Le nombre de signalements d'enfants en détresse a augmenté de 6 % cette année sur le territoire montréalais, une hausse de 20 % par rapport à 2004. Dans son bilan annuel publié hier, la Direction de la protection de la jeunesse (DPJ) de Montréal tisse des liens étroits entre la hausse des cas de négligence parentale et la toxicomanie. "Ça fait plus de trois ans qu'on fait le bilan et on remarque une amélioration assez constante des signalements", a expliqué hier le directeur de la protection de la jeunesse à Montréal, Jean-Marc Potvin.
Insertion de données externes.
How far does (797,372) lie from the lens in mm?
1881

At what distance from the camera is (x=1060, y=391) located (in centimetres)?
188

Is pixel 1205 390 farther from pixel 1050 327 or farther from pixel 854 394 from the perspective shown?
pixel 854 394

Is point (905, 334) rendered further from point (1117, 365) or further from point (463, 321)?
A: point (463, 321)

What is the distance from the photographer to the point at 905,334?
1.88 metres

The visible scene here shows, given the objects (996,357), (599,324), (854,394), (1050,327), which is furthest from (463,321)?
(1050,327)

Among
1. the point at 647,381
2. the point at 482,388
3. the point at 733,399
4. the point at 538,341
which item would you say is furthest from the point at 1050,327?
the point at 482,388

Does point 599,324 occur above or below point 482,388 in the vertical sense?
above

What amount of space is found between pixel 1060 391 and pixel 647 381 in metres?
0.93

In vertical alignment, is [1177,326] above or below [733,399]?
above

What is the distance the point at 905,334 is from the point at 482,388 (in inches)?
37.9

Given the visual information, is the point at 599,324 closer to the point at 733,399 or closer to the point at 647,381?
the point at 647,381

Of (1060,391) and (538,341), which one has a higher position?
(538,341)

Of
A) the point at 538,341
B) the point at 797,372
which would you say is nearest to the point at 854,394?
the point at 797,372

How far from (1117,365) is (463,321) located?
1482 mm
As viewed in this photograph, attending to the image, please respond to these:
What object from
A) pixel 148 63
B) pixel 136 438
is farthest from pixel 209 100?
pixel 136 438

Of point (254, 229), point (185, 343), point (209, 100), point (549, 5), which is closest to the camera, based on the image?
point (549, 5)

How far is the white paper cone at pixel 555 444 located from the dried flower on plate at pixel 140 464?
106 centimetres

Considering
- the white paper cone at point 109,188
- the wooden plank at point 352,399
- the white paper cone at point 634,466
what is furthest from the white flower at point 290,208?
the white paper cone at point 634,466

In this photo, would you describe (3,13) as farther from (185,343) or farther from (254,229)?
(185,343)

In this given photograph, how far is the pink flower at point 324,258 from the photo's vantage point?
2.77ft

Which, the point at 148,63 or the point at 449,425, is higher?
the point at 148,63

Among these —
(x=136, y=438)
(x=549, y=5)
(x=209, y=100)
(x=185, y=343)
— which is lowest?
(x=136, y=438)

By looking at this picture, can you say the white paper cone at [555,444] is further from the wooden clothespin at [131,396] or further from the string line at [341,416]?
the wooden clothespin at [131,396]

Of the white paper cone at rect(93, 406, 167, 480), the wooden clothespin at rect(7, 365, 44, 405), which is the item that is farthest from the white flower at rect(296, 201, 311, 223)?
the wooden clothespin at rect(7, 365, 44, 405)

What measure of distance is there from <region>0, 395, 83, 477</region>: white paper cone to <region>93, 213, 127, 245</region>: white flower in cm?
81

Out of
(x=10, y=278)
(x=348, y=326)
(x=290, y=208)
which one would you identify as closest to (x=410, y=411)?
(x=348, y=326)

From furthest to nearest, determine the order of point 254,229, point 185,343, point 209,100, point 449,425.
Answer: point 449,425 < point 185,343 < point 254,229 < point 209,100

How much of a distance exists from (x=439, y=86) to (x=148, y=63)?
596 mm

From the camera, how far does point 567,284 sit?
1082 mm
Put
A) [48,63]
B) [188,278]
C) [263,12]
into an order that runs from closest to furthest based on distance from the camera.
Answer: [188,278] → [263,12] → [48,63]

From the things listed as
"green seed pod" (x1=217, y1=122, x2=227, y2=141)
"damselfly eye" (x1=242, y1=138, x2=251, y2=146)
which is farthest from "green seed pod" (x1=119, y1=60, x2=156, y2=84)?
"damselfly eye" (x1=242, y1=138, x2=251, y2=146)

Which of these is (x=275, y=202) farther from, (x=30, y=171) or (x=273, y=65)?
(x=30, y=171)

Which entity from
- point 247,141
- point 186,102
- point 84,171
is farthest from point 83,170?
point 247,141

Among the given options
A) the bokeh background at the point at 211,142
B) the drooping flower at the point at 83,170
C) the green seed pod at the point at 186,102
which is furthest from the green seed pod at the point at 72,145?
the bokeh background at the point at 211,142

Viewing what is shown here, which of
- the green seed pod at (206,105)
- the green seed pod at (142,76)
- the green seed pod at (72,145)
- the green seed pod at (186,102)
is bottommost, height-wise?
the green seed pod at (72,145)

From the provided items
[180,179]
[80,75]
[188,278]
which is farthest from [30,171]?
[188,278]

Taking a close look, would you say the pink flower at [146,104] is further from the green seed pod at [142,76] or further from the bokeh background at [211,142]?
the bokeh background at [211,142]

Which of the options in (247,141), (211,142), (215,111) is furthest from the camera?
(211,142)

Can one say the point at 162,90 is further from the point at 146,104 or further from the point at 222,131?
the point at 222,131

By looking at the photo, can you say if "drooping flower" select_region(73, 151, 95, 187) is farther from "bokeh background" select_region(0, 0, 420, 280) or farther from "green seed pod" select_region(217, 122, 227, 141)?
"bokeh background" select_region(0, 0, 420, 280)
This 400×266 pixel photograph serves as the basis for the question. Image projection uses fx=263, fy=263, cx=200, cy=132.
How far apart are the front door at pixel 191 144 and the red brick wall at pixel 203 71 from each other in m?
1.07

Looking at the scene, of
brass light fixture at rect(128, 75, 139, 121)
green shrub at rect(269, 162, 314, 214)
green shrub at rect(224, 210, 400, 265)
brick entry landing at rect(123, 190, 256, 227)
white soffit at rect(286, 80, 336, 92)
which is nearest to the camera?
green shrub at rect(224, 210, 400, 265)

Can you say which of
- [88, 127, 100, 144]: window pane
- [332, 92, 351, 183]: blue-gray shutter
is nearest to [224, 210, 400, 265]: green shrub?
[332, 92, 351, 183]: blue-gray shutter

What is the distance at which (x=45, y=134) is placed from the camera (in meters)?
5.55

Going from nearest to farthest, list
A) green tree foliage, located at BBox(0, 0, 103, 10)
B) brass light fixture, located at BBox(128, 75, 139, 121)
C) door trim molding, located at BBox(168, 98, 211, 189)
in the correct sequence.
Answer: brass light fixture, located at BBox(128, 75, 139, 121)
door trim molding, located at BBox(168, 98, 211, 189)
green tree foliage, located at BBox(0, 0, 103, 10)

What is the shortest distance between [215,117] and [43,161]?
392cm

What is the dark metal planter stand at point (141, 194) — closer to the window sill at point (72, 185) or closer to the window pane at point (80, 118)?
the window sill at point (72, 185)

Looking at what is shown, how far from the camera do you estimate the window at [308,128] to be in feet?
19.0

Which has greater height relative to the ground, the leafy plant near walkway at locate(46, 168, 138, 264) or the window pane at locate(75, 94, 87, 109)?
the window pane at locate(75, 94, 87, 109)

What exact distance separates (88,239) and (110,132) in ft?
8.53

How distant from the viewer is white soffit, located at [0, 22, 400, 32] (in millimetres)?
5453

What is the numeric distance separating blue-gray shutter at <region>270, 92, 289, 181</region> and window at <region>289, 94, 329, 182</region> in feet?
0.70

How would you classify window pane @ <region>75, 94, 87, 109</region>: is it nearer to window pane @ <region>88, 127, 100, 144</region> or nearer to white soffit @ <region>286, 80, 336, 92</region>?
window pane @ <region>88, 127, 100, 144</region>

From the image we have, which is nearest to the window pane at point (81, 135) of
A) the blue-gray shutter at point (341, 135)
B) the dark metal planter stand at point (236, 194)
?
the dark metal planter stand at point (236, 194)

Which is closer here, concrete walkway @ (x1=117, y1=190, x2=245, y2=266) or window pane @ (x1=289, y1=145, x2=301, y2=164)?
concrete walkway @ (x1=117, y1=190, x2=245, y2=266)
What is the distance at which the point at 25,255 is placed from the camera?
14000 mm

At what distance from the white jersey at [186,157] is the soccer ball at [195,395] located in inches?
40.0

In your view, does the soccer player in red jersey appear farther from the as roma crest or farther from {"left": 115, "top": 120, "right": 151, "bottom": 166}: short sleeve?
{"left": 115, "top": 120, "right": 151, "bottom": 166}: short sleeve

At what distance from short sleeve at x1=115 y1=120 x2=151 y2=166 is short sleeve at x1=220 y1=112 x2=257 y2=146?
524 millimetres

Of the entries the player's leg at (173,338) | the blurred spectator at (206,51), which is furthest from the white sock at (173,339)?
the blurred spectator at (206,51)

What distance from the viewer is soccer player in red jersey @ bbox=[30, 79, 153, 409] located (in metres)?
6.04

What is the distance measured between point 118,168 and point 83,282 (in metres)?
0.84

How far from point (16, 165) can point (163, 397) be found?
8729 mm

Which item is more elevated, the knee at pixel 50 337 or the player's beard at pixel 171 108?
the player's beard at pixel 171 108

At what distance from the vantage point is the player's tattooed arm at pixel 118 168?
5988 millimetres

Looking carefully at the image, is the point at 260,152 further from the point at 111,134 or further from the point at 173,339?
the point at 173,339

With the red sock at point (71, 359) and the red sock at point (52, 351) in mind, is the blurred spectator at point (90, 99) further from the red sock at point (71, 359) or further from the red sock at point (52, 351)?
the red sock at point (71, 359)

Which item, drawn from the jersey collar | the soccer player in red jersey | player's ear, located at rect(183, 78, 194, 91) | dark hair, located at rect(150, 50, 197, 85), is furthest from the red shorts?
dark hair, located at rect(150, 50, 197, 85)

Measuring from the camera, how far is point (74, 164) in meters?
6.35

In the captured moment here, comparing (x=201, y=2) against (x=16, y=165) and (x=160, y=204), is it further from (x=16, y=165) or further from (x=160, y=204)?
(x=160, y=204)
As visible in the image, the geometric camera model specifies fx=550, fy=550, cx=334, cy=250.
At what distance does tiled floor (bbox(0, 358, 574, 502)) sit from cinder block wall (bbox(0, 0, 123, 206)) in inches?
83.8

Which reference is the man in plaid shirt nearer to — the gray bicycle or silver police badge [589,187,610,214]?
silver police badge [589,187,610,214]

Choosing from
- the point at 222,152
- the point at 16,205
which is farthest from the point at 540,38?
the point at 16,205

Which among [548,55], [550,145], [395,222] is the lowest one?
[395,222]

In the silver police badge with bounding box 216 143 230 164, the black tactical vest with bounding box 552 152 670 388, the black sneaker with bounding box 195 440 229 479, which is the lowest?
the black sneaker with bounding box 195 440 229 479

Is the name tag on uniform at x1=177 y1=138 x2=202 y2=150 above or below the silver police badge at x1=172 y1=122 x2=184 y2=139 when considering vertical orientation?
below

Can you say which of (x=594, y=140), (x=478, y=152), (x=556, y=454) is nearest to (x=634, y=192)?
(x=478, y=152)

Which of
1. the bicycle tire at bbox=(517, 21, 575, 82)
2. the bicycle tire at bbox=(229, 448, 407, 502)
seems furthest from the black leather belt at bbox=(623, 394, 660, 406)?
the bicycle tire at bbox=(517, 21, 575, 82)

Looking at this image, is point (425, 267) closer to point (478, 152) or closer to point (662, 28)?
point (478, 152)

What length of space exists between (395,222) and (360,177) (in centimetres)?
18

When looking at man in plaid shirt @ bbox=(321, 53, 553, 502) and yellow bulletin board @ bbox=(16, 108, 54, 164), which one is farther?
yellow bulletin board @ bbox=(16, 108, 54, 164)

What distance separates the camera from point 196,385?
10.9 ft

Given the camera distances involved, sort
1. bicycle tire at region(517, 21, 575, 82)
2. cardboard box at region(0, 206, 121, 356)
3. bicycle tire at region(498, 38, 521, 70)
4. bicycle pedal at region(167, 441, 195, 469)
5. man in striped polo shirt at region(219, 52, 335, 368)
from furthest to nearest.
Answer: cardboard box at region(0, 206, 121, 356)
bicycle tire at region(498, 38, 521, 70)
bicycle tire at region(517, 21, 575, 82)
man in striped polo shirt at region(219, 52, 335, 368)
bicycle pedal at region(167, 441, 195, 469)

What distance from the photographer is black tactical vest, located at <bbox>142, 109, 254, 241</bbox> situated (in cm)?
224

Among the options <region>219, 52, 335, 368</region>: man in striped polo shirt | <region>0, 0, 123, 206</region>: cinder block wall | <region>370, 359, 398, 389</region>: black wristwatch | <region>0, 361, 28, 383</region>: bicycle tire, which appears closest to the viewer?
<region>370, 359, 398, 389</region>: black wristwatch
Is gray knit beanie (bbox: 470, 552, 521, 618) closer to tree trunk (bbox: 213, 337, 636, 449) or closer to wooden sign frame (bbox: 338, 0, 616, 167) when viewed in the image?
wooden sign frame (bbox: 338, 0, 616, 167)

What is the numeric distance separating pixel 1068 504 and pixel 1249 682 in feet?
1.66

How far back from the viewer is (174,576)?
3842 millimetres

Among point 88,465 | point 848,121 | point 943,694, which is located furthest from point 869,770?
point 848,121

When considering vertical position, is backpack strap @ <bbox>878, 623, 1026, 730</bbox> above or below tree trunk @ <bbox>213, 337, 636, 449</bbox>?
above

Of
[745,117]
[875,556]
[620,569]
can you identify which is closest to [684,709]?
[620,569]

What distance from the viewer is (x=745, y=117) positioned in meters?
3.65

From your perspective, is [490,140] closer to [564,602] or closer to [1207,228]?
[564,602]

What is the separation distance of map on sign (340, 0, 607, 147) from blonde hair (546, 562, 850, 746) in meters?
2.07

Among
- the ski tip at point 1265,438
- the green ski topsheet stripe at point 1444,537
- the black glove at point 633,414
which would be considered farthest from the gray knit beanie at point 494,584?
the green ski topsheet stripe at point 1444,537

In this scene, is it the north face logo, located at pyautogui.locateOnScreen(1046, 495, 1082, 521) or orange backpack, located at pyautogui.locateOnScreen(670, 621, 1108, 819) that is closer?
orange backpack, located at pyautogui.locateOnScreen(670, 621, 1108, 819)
Pour l'année 2005/2006, la DPJ a reçu 8 840 signalements, la plupart faits par des policiers et des employés de différents organismes de santé et de services sociaux. Après examen, 4 161 signalements ont été retenus. La DPJ montréalaise avait reçu 8 326 signalements en 2005 (4 161 retenus) et 7 349 en 2004 (4 058 retenus). Les signalements retenus ont ainsi grimpé de 7 % depuis deux ans. Si les signalements d'agressions physiques et sexuelles, de troubles de comportement et d'abandons augmentent très peu, ceux concernant la négligence ont fait un bond de 12 % cette année. Des enfants abandonnés dans leur berceau à ceux qui ne reçoivent pas les soins appropriés, cette négligence parentale prend plusieurs visages. "C'est un problème plus méconnu, mais les conséquences sont au moins aussi graves que celles des agressions sexuelles ou de la violence. La différence, c'est que cette négligence est moins spectaculaire et passe donc plus inaperçue", a souligné M. Potvin.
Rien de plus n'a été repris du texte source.